Google Cloud Data Lakehouse: Architecture for Hybrid Data

Autore: Francesco Zinghinì | Data: 16 Gennaio 2026

In today’s financial landscape, and particularly in the mortgage sector, true value lies not only in structured databases but in an often untapped goldmine: unstructured documents. Pay stubs, property appraisals, notarial deeds, and identity documents constitute what is often referred to as Dark Data. The challenge for CTOs and Data Architects in 2026 is no longer just archiving these files, but making them queryable in real-time alongside transactional data.

In this technical article, we will explore how to design and implement a google cloud data lakehouse architecture capable of breaking down silos between the data lake (where PDFs reside) and the data warehouse (where CRM data resides). We will use the power of BigQuery, the intelligence of Document AI, and the predictive capabilities of Vertex AI to transform a manual underwriting process into an automated and secure pipeline.

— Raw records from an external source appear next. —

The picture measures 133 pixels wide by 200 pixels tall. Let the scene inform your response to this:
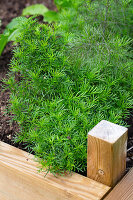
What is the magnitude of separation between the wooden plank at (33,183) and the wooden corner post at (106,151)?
2.5 inches

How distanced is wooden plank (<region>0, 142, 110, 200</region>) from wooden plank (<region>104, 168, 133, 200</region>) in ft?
0.13

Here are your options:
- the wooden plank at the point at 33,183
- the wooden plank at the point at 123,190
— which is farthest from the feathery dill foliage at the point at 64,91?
the wooden plank at the point at 123,190

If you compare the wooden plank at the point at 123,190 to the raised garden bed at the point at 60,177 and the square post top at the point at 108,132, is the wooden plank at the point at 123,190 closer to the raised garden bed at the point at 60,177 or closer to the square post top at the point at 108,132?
the raised garden bed at the point at 60,177

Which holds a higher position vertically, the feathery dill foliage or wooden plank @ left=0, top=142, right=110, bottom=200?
the feathery dill foliage

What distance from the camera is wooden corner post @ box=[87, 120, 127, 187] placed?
141 centimetres

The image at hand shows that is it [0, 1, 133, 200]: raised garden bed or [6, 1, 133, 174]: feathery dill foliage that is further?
[6, 1, 133, 174]: feathery dill foliage

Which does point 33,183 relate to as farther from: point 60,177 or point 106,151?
point 106,151

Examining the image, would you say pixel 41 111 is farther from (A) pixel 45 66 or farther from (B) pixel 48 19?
(B) pixel 48 19

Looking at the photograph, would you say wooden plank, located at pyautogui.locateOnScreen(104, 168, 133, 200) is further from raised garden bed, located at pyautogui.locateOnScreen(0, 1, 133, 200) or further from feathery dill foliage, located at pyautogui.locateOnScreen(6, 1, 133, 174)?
feathery dill foliage, located at pyautogui.locateOnScreen(6, 1, 133, 174)

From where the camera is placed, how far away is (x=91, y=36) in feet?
6.78

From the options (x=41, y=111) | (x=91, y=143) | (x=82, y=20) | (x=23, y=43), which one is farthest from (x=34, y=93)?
(x=82, y=20)

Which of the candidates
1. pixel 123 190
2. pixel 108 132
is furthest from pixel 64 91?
pixel 123 190

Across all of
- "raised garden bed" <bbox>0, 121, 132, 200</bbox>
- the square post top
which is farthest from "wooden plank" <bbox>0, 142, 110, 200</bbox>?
the square post top

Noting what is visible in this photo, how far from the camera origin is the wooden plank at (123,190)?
1.49 metres
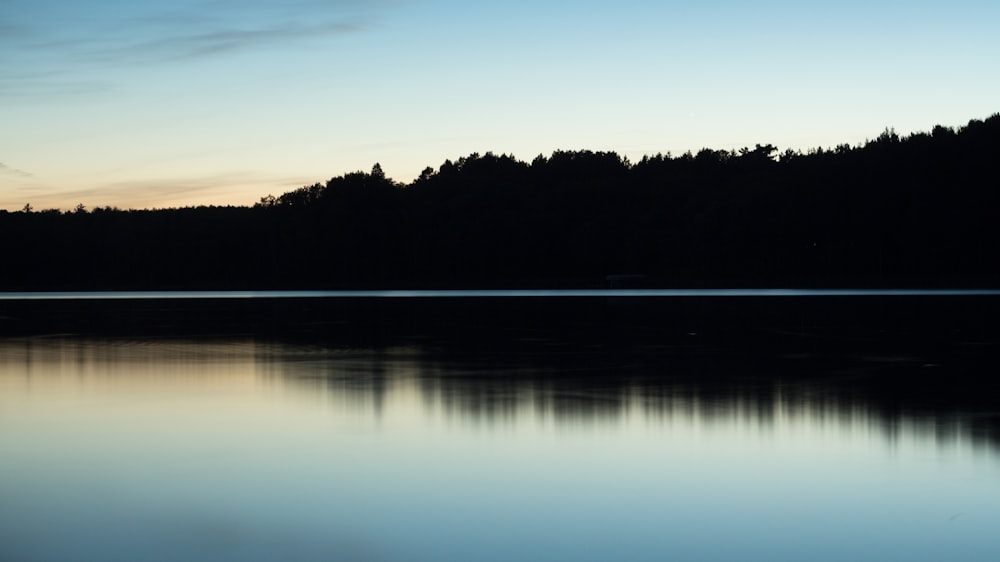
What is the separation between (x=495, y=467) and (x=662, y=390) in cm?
555

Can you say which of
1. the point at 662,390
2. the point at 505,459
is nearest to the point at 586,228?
the point at 662,390

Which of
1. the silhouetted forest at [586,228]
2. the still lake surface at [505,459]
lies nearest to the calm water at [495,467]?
the still lake surface at [505,459]

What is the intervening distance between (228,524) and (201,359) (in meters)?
13.4

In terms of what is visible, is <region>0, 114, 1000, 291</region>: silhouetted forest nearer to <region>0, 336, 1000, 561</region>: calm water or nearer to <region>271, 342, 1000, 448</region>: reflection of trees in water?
<region>271, 342, 1000, 448</region>: reflection of trees in water

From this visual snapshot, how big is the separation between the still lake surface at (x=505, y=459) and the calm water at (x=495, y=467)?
3 centimetres

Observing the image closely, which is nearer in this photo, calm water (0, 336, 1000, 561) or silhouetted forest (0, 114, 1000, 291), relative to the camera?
calm water (0, 336, 1000, 561)

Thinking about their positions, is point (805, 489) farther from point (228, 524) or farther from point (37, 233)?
point (37, 233)

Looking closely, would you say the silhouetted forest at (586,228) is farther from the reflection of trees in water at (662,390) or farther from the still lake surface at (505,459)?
the still lake surface at (505,459)

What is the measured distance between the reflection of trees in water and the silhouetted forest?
66.6m

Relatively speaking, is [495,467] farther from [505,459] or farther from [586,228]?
[586,228]

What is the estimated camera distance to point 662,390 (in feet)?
47.6

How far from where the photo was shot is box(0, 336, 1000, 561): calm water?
22.7ft

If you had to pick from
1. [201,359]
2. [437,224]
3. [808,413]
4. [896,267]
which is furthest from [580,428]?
[437,224]

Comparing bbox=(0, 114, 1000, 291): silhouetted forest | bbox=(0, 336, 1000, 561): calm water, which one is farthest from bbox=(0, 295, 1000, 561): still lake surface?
bbox=(0, 114, 1000, 291): silhouetted forest
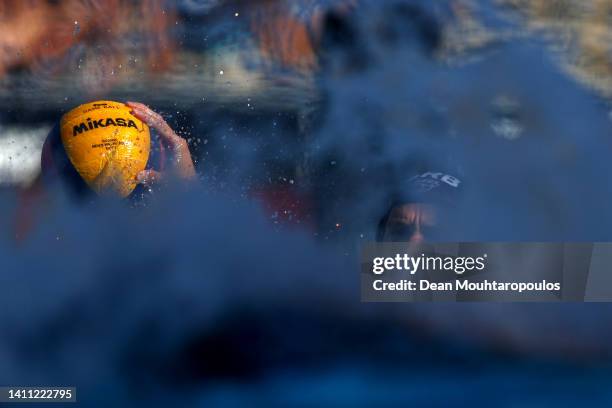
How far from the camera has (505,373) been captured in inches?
180

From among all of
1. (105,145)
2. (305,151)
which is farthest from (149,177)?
(305,151)

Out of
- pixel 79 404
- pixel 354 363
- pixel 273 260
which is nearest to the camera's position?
pixel 79 404

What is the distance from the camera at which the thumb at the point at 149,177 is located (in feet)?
15.4

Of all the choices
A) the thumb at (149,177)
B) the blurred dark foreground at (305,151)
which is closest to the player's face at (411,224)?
the blurred dark foreground at (305,151)

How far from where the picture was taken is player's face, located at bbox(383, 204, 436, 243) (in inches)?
182

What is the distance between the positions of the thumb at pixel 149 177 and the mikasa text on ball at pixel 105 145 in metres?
0.04

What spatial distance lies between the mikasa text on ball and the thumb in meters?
0.04

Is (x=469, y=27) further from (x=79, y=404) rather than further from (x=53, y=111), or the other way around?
(x=79, y=404)

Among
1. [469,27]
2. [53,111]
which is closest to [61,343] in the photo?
[53,111]

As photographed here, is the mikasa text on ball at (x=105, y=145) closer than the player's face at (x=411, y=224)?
Yes

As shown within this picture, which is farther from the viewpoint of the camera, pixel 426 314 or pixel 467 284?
pixel 426 314

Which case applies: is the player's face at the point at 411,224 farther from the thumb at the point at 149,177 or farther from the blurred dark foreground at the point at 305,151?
the thumb at the point at 149,177

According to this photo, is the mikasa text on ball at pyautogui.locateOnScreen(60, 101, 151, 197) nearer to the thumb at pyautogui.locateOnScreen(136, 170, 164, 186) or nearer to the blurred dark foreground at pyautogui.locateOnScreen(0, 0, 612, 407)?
the thumb at pyautogui.locateOnScreen(136, 170, 164, 186)

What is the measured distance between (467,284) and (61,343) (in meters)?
2.13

The Data Lakehouse Paradigm in Fintech

Traditionally, banks maintained two separate stacks: a Data Lake (e.g., Google Cloud Storage) for raw files and a Data Warehouse (e.g., legacy SQL databases or early MPPs) for Business Intelligence. This approach resulted in data duplication, high latency, and information misalignment.

The Data Lakehouse on Google Cloud Platform (GCP) solves this problem by allowing files stored in object storage to be treated as if they were tables in a relational database, while maintaining low storage costs and high warehouse performance.

Key Architecture Components

Google Cloud Storage (GCS): The physical storage layer for documents (PDF, JPG, TIFF).
BigQuery (BQ): The heart of the Lakehouse. It manages both structured data (CRM) and unstructured file metadata via Object Tables.
Document AI: The intelligent document processing (IDP) service for extracting key entities.
Vertex AI: For training credit scoring models based on unified data.

Phase 1: Architecture Design and Ingestion

The first step to building an effective google cloud data lakehouse is to correctly structure the ingestion layer. We are not simply uploading files; we are preparing the ground for analysis.

Configuring Object Tables in BigQuery

Starting with recent GCP updates, BigQuery allows the creation of Object Tables. These are read-only tables that map files present in a GCS bucket. This allows us to view pay stub PDFs directly inside BigQuery without moving them.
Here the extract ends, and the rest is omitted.